最近、ハードウエアが面白い。機能がどうの、こうのではない。コンピュータ・メーカーの戦い方が大きく変わりつつあるのだ。コモディティ化が行き着くところまで行き着いた感があったが、さらにその先があった。当然(というのは哀しいが)、富士通やNEC、日立製作所といった国産メーカーはビジネスの変化に対応できていない。どうする、日本のIT産業!

 ネタを先にばらすと、コンピュータ・メーカーのビジネスモデルを変えつつある要因は、クラウド・コンピューティングの勃興だ。圧倒的なボリュームでサーバーやストレージを調達する“クラウド事業者”の登場により、今までにないハード製品の企画、製造、販売のやり方が生まれつつある。なんせ相手は、サーバー数千台を四半期単位で調達するような超大口顧客。彼ら1社だけで巨大な市場だ。

 こうした超大口顧客は、要件についてはワガママで、お金については買い叩くものと相場が決まっている。そのため最近、コスト効率を追求したユニークなハード製品が多数登場してきた。例えば、何かと話題のコンテナ型データセンター。あれは、検索サービス事業者向けに「コンテナ単位でハード・リソースを増強すると効率的ですよ」と訴求する製品だ。

 そう言えば、つい先日もヒューレット・パッカード(HP)が、「1Gバイト単価が200円以下」というストレージを発売したが、これも動画サイトやクラウド事業者を主な販売ターゲットだ。200円以下と聞くと驚いてしまうが、実際に超大口顧客に売るとなると、この値段では済まないだろう。その半値あたりが相場かもしれない。

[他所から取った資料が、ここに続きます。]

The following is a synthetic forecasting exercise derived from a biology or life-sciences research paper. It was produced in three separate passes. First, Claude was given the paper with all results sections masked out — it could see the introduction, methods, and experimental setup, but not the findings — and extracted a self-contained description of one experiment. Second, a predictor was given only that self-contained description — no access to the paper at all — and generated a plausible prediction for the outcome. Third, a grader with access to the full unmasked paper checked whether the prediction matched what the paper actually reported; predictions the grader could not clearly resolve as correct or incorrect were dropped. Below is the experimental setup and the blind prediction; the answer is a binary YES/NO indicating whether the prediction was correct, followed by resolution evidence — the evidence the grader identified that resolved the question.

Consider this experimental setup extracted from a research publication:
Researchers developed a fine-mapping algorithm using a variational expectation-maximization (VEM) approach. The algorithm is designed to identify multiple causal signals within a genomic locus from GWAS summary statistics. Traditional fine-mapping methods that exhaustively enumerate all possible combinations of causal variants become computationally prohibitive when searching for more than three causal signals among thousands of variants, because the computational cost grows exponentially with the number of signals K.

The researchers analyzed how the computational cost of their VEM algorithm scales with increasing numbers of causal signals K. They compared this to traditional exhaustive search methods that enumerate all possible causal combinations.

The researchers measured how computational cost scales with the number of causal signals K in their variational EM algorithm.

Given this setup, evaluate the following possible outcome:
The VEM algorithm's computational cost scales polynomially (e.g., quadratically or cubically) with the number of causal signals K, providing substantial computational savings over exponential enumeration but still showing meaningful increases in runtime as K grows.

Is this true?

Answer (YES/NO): NO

 で、ここからが問題。そうしたハード製品は特定分野の話であって、一般のユーザー企業には関係ない話のようにも思えるが、さにあらず。そもそも、こうした製品はコモディティ化した標準品、汎用部品の塊だ。それに超大口顧客の買い叩き効果で、強制的な原価低減が進む。その結果、一般のユーザー企業でも利用できる製品に化ける可能性も出てくる。実際、HPのストレージなんぞは、バックアップ用途などに使えそうだ。

 国産メーカーは、こうした製品を作れない。サーバーでもストレージでも、ボリュームをさばくコモディティ分野でまともなビジネスができていないので、当たり前と言えば当たり前だが。実際、特定の超大口顧客向けで存在感を見せるのは、HPやデルといったコモディティ分野での有力メーカーである。

 HPやデルは、コモディティ化したサーバーやPCなどを大量にグローバルで売りさばき、規模の経済を効かせてコストをどんどん切り詰めることができる。だから、5万円PCなんかも簡単に出すことができる。あれは世界規模で大量に売りさばいてこそ、利益の取れる製品だ。国内市場だけが頼りの国産メーカーでは、赤字を前提に売るしかない。